Since the formation of PETA in 1980, the crusade against fur has been taken mainstream. PETA has organized a number of high-profile campaigns: Throwing red paint at fashion shows on fur-wearing models, convincing celebrities to pose nude their “I’d Rather Go Naked Than Wear Fur” ad campaign, and having activists walk the streets of Paris with their legs in traps.
Their actions have raised a lot of attention to their cause, and many famous designers have pledged not to use any fur in their clothing as a result of their pressure.
But is fur so bad?
Fur was the first clothing for cold weather climates. The ease of obtaining fur and its superior insulating abilities still make it the superior choice for everyone from the indigenous tribes of the arctic to metropolitan socialites.
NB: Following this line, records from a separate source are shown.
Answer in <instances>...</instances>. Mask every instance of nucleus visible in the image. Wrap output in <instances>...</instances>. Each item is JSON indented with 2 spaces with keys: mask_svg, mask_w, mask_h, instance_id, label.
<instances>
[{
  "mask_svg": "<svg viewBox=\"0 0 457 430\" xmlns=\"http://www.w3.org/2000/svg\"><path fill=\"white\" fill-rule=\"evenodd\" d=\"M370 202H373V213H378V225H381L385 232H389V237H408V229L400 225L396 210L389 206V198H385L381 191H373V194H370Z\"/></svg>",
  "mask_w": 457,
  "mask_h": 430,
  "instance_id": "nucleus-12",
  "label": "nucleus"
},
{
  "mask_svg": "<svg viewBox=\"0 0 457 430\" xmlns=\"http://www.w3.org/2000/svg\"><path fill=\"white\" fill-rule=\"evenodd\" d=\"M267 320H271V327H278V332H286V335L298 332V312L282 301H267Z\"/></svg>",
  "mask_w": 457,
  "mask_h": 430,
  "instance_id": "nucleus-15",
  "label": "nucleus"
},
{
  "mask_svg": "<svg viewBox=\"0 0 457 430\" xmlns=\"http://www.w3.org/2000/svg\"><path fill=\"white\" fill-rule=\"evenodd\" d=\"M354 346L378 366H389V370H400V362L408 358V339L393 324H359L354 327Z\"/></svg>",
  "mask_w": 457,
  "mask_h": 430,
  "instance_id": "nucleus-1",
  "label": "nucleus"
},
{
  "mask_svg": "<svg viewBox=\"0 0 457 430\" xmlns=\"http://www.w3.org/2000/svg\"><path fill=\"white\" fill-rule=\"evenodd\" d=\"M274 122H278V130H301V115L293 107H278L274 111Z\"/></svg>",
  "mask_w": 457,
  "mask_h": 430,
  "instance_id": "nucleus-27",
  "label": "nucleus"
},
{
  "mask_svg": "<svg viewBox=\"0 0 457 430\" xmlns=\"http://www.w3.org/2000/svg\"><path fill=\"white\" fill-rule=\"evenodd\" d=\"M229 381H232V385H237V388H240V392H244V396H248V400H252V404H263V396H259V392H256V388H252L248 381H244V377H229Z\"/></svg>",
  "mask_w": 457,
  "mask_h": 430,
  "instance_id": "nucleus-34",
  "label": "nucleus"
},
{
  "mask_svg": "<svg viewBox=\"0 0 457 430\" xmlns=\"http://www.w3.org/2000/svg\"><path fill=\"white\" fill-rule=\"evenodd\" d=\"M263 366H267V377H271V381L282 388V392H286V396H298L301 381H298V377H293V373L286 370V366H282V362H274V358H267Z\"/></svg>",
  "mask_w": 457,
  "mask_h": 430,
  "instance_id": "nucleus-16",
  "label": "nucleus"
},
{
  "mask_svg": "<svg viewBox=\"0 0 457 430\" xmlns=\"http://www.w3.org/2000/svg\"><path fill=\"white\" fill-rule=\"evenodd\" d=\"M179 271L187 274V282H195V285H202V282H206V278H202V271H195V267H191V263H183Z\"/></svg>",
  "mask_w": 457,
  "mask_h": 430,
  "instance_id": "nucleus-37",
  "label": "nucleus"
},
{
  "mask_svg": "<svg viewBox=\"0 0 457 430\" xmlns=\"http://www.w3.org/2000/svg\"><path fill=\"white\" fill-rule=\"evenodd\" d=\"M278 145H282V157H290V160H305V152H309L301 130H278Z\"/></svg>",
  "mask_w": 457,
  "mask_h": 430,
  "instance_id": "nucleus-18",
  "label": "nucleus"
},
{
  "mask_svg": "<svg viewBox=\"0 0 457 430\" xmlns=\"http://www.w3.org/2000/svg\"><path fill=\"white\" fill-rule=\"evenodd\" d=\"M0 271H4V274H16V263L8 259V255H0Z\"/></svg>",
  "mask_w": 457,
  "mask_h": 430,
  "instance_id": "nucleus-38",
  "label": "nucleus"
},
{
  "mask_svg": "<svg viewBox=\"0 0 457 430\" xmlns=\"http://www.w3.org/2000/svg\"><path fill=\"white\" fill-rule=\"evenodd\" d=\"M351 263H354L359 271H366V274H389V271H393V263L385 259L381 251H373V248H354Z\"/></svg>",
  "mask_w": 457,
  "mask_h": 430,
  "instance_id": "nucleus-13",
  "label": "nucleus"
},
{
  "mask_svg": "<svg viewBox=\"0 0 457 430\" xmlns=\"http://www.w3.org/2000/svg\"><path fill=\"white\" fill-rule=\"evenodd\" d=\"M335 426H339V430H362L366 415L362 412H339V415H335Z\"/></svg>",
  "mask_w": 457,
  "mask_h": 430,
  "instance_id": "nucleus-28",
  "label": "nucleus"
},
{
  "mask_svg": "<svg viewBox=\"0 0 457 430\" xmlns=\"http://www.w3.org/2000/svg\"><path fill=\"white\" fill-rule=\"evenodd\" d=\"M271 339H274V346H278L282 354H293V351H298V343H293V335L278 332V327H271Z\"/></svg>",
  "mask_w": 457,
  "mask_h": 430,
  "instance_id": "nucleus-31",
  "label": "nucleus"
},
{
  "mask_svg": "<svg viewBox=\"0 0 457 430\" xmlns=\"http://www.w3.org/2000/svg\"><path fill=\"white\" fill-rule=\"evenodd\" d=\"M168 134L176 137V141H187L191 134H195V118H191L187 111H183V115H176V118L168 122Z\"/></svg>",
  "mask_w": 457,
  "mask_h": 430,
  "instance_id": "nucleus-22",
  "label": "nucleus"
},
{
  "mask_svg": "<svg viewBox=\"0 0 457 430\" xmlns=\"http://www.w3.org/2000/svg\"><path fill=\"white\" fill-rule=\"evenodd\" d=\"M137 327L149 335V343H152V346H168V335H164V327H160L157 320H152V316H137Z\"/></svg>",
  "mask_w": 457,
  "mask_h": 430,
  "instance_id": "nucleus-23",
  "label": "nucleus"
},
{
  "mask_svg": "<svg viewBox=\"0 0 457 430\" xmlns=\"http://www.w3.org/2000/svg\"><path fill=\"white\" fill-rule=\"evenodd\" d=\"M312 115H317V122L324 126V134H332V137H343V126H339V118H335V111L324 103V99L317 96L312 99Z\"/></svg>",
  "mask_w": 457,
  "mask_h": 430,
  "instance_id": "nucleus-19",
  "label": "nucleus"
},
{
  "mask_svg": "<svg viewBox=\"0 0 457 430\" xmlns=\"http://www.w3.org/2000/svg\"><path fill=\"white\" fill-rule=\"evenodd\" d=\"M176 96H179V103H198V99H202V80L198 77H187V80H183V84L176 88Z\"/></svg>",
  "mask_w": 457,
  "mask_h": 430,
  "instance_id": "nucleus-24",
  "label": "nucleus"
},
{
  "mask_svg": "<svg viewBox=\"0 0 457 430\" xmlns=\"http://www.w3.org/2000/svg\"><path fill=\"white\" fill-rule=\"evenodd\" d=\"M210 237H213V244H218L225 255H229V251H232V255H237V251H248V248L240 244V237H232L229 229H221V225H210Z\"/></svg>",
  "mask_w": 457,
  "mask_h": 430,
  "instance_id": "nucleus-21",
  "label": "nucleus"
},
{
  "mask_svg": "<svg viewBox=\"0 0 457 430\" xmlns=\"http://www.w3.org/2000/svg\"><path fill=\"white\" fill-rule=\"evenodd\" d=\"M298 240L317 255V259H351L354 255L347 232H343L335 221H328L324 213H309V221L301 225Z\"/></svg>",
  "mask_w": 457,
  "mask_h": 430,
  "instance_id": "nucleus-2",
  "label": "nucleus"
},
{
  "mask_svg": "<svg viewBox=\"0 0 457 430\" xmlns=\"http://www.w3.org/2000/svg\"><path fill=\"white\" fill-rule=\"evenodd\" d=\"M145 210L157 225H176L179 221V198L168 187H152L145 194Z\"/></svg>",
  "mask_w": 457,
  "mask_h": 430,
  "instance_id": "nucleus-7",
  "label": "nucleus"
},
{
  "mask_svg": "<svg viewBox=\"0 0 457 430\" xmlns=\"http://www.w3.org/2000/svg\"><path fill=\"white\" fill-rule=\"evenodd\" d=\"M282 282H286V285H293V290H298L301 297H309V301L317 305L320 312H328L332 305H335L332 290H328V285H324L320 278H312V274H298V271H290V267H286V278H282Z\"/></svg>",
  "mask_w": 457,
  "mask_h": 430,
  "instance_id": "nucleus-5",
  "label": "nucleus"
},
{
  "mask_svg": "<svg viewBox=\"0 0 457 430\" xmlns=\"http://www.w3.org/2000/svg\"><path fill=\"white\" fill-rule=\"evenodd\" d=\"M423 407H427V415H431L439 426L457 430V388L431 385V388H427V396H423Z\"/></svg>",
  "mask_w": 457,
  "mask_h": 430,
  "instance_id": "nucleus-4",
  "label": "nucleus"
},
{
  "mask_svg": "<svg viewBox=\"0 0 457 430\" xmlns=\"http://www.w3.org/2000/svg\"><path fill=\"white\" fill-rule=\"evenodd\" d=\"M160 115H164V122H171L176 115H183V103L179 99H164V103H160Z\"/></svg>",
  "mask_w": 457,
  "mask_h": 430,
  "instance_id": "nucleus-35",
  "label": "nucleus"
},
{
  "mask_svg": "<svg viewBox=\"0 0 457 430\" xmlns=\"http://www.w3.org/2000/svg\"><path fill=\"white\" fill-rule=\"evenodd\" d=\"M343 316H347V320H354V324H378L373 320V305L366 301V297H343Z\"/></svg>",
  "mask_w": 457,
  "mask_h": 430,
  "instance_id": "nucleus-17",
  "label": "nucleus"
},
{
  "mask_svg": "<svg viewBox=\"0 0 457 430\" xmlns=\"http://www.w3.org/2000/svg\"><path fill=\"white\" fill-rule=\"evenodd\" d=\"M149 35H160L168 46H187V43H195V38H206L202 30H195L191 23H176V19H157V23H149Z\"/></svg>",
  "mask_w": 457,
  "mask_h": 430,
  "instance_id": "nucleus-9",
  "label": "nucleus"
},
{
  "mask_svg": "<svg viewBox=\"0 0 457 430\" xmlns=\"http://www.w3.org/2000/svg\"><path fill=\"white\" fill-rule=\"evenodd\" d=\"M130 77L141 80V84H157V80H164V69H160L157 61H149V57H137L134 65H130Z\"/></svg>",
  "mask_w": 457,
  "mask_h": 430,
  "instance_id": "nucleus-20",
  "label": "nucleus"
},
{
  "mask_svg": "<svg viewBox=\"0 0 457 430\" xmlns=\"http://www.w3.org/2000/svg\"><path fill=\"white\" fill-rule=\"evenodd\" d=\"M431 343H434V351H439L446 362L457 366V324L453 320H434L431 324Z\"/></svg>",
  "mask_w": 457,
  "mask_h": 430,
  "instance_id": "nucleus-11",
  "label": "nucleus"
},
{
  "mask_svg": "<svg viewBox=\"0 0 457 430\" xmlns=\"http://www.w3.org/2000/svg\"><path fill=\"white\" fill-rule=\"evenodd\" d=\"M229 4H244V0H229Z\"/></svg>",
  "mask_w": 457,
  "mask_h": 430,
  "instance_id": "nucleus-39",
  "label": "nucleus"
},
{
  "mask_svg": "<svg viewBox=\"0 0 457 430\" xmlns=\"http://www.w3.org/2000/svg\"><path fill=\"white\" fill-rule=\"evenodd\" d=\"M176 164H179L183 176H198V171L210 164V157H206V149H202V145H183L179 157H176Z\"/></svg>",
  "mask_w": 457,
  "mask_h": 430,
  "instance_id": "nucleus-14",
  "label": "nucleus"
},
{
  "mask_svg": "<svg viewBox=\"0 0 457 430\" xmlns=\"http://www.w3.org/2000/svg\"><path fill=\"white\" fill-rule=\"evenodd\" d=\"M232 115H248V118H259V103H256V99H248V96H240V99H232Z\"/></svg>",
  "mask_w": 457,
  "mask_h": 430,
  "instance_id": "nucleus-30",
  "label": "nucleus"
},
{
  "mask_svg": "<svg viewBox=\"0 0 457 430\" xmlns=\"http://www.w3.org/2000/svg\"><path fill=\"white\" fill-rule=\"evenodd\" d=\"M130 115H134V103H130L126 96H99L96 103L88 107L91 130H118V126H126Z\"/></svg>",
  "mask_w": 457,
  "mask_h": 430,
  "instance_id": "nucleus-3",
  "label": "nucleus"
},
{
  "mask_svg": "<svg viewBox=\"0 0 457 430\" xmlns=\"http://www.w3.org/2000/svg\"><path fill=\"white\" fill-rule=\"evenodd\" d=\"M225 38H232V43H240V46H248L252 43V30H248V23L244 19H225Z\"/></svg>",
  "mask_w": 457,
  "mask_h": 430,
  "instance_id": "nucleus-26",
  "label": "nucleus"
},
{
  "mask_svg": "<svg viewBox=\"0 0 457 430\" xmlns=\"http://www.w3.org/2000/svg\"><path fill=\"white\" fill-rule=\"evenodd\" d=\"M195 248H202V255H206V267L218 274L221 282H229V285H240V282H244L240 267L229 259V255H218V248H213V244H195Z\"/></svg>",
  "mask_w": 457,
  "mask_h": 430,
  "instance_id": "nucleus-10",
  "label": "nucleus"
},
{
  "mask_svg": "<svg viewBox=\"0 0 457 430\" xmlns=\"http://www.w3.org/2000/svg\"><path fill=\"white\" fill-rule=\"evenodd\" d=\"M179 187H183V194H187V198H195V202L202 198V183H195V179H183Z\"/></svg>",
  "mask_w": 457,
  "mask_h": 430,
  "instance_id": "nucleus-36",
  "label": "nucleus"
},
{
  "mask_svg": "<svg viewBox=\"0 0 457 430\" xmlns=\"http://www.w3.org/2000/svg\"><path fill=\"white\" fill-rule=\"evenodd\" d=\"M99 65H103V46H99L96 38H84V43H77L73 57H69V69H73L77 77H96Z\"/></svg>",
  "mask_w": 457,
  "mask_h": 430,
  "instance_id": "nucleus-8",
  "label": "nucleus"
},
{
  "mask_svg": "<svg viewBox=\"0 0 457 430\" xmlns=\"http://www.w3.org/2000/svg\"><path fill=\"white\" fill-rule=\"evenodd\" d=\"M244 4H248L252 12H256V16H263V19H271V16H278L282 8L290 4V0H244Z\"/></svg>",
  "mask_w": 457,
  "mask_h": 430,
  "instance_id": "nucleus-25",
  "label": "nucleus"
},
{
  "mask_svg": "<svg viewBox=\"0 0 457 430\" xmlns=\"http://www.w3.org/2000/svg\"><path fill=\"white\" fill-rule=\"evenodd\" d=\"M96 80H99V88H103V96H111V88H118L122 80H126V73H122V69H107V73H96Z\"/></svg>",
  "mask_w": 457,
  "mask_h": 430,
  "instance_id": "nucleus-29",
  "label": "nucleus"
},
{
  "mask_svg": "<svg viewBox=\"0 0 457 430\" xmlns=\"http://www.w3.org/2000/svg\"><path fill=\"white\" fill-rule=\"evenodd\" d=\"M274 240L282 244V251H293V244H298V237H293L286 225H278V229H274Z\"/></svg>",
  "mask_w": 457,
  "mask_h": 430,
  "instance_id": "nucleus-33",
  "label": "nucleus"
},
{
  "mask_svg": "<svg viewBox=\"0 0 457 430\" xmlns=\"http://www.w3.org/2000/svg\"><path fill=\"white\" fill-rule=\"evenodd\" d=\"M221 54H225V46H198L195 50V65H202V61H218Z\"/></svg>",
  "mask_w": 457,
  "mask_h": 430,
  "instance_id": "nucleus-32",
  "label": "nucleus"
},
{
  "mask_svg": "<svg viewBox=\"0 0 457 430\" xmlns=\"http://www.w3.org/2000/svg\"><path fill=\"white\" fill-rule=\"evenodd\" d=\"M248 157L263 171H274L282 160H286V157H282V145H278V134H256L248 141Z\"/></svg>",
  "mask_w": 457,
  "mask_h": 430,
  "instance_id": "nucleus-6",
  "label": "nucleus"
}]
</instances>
Most animals raised or trapped for their fur are arctic or high-altitude species with thick coats like the fox, rabbit and chinchilla. Other species are aquatic mammals like mink, beaver and otter. The unique properties of their fur have been the result of thousands of years of evolution, allowing these animals to thrive in the harsh climates they made their homes. While some synthetic fibers have been developed that offer some of the advantages, none can match the warmth, durability and water resistance of fur.
Most fur pelts are sourced from fur farms, businesses that raise animals for their fur. Like all businesses, some have engaged in cruel and unethical practices in the past. These are the examples that groups like PETA use for their anti-fur shock campaigns.
However, a well-managed fur business is an ethical fur business. Animals that are kept in small cages with a poor quality of life show this in a poor quality coat. This gives the fur farmer a poor return on the investment he made raising his animals. Humane euthanasia methods, and good animal husbandry is the norm for most of the fur industry.